HIPAA § 164.312 (a)(1) Standard: Access control. Implement technical policies and procedures for electronic information systems that maintain electronic protected health information to allow access only to those persons or software programs that have been granted access rights as specified in §164.308(a)(4).

HIPAA § 164.312 (a)(2)(i) Unique user identification (Required). Assign a unique name and/or number for identifying and tracking user identity.

HIPAA § 164.312 (a)(2)(ii) Emergency access procedure (Required). Establish (and implement as needed) procedures for obtaining necessary electronic protected health information during an emergency.

HIPAA § 164.312 (a)(2)(iii) Automatic logoff (Addressable). Implement electronic procedures that terminate an electronic session after a predetermined time of inactivity.

HIPAA § 164.312 (d) Standard: Person or entity authentication. Implement procedures to verify that a person or entity seeking access to electronic protected health information is the one claimed.

Transmission security

HIPAA § 164.312 (e)(1) Standard: Transmission security. Implement technical security measures to guard against unauthorized access to electronic protected health information that is being transmitted over an electronic communications network.

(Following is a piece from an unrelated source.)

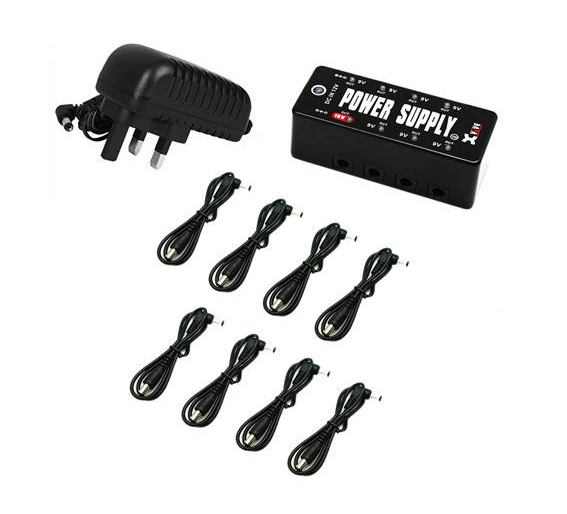 Xvive XVIVE-V19 Micro Power Supply - Acoustic Treatment Accessories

HIPAA § 164.312 (e)(2)(i) Integrity controls (Addressable). Implement security measures to ensure that electronically transmitted electronic protected health information is not improperly modified without detection until disposed of.

HIPAA § 164.312 (e)(2) (ii) Encryption (Addressable). Implement mechanism to encrypt electronic protected health information whenever deemed appropriate.

Use of encryption and devices and tools

HIPAA § 164.312 (a)(2)(iv) Encryption and decryption (Addressable). Implement a mechanism to encrypt and decrypt electronic protected health information.

Audits and monitoring

HIPAA § 164.312 (b) Standard: Audit controls. Implement hardware, software, and/or procedural mechanisms that record and examine activity in information systems that contain or use electronic protected health information.

Physical safeguards are physical measures, policies, and procedures to protect a covered entity’s electronic information systems and related buildings and equipment, from natural and environmental hazards, and unauthorized intrusion.